# Start of Quoted text
RISC-V: zero_extend(not) -> xor optimization [PR112398]
Checks
Commit Message
This patch adds optimization of the following patterns:
(zero_extend:M (subreg:N (not:O==M (X:Q==M)))) ->
(xor:M (zero_extend:M (subreg:N (X:M)), 0xffff))
... where mask takes 0xffff bits of N mode bitsize
For the cases when X:M doesn't have any non-zero bits outside of mode N,
(zero_extend:M (subreg:N (X:M)) could be simplified to just (X:M)
and whole optimization will be:
(zero_extend:M (subreg:N (not:M (X:M)))) ->
(xor:M (X:M, 0xffff))
Patch targets to handle code patterns like:
not a0,a0
andi a0,a0,0xff
to be optimized to:
xori a0,a0,255
Change was locally tested for x86_64 and AArch64 (as most common)
# End of Quoted text
# Start of Data listing
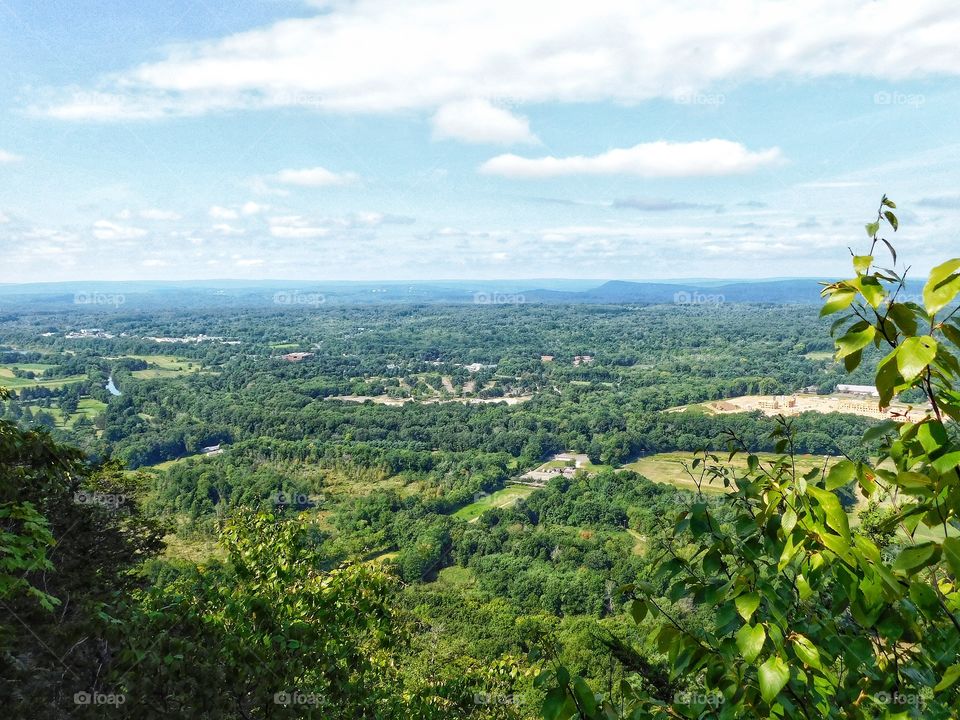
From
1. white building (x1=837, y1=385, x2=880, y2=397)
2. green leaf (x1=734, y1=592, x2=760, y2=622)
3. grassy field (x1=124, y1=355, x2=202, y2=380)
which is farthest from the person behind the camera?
grassy field (x1=124, y1=355, x2=202, y2=380)

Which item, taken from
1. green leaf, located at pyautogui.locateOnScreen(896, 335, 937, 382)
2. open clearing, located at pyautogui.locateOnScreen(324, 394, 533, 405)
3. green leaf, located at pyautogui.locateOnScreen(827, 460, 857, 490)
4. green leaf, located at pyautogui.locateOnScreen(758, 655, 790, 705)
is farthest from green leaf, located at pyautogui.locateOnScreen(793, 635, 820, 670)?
open clearing, located at pyautogui.locateOnScreen(324, 394, 533, 405)

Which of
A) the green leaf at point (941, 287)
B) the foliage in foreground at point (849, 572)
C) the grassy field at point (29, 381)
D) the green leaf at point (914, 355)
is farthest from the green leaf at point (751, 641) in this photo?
the grassy field at point (29, 381)

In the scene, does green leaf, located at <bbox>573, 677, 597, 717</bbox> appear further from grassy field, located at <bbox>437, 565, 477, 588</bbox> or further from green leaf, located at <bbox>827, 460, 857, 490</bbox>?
grassy field, located at <bbox>437, 565, 477, 588</bbox>

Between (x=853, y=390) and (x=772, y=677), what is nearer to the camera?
(x=772, y=677)

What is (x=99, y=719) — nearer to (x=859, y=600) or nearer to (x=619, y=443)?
(x=859, y=600)

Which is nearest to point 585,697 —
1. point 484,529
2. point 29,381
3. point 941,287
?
point 941,287

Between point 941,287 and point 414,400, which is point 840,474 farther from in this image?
point 414,400

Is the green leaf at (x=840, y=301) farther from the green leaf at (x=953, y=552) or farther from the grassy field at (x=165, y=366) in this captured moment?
the grassy field at (x=165, y=366)
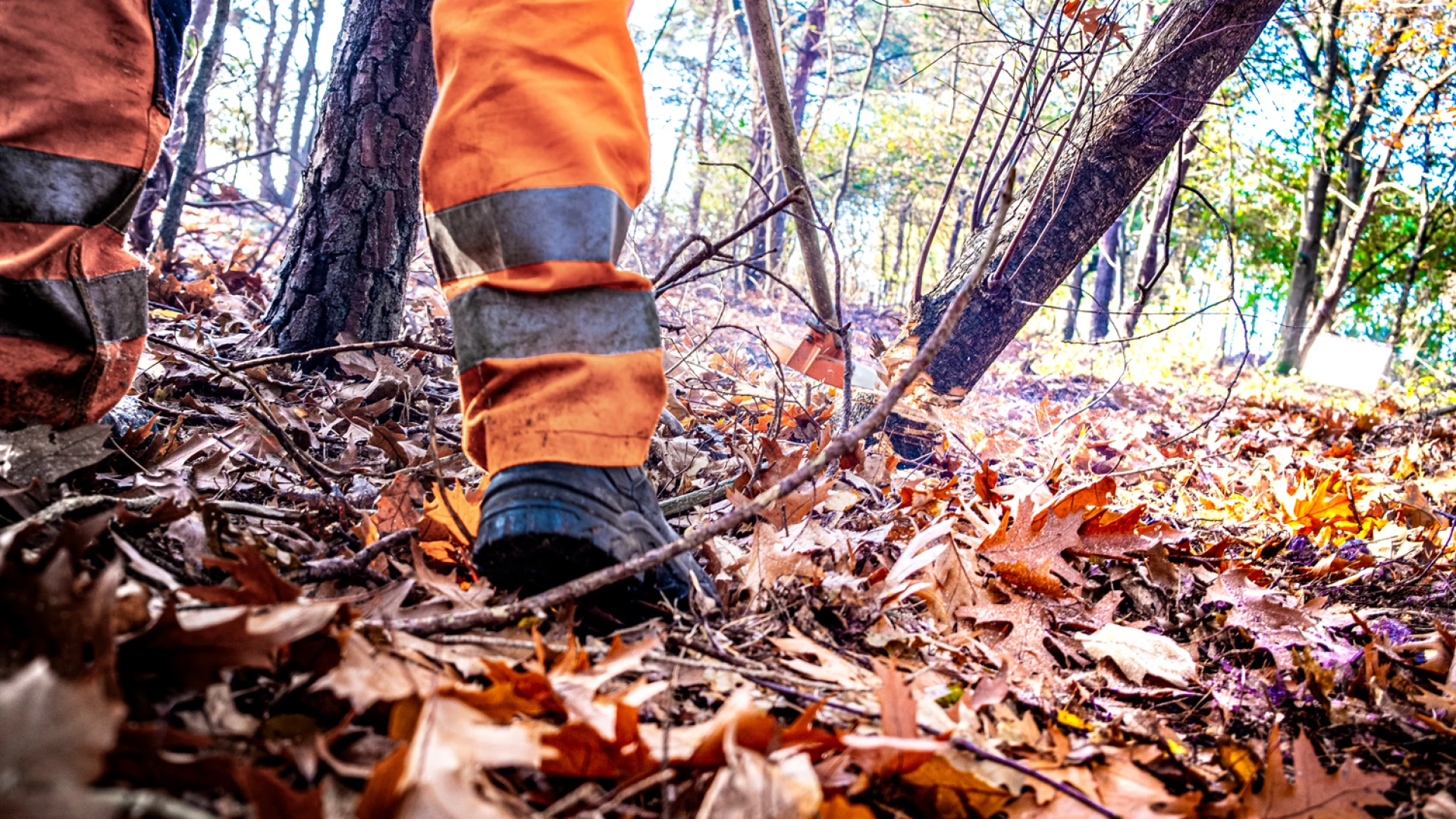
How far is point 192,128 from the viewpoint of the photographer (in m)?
3.52

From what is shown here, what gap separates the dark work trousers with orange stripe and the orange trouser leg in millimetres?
610

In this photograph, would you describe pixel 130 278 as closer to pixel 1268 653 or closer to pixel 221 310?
pixel 221 310

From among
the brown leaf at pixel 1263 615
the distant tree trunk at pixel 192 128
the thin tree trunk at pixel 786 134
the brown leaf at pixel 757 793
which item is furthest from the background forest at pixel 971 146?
the brown leaf at pixel 757 793

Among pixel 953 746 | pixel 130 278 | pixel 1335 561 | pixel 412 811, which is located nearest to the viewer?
pixel 412 811

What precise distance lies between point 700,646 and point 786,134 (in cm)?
169

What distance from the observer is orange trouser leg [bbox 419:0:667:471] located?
3.63 ft

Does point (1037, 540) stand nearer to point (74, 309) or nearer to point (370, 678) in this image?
point (370, 678)

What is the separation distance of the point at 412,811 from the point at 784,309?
34.7ft

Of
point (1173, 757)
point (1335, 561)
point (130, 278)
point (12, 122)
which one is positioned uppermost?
point (12, 122)

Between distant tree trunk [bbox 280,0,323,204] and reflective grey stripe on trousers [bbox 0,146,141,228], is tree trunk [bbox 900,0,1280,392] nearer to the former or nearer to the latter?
reflective grey stripe on trousers [bbox 0,146,141,228]

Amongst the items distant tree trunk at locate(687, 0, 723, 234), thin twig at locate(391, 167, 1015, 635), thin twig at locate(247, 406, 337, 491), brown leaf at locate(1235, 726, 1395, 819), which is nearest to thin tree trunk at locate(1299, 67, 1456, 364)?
distant tree trunk at locate(687, 0, 723, 234)

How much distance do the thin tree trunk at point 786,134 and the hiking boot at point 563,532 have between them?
104 centimetres

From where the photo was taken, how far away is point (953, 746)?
827 millimetres

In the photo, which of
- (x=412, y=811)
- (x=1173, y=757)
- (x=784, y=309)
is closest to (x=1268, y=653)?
(x=1173, y=757)
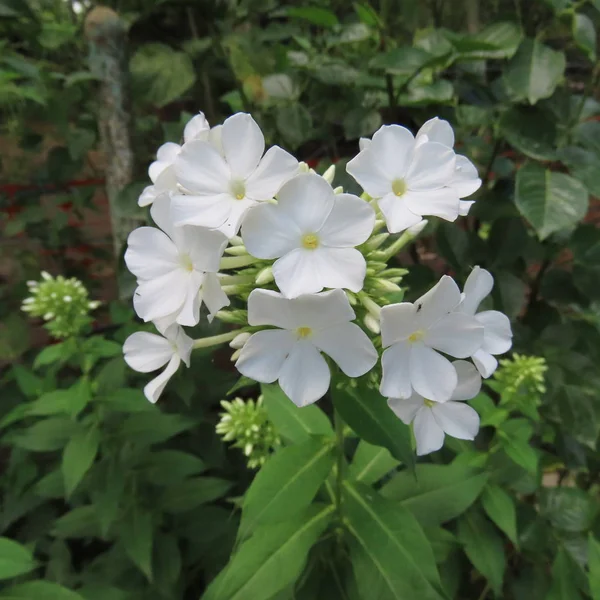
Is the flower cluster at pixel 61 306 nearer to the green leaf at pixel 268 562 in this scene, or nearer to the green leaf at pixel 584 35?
the green leaf at pixel 268 562

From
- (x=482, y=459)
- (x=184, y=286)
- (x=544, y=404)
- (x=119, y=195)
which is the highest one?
(x=184, y=286)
# End of Data listing
◆ **Goal**
Pick up the RISC-V zero_extend-to-xor patch description after its last line and continue it. The records come from a separate source and are unrelated to the text.

◆ **Expected answer**
and for RV-64 and MIPS-32 targets (as having an effect from this
optimization):
no regressions for all cases.
gcc/ChangeLog:
* simplify-rtx.cc (simplify_context::simplify_unary_operation_1):
Simplify ZERO_EXTEND (SUBREG (NOT X)) to XOR (X, 0xff...f) when X
doesn't have any non-zero bits outside of SUBREG mode.
gcc/testsuite/ChangeLog:
* gcc.target/riscv/pr112398.c: New test.
Signed-off-by: Alexey Merzlyakov <alexey.merzlyakov@samsung.com>
---
gcc/simplify-rtx.cc | 23 +++++++++++++++++++++++
gcc/testsuite/gcc.target/riscv/pr112398.c | 14 ++++++++++++++
2 files changed, 37 insertions(+)
create mode 100644 gcc/testsuite/gcc.target/riscv/pr112398.c
Comments
On 11/2/24 2:58 AM, Alexey Merzlyakov wrote:
> This patch adds optimization of the following patterns:
>
> (zero_extend:M (subreg:N (not:O==M (X:Q==M)))) ->
> (xor:M (zero_extend:M (subreg:N (X:M)), 0xffff))
> ... where mask takes 0xffff bits of N mode bitsize
>
> For the cases when X:M doesn't have any non-zero bits outside of mode N,
> (zero_extend:M (subreg:N (X:M)) could be simplified to just (X:M)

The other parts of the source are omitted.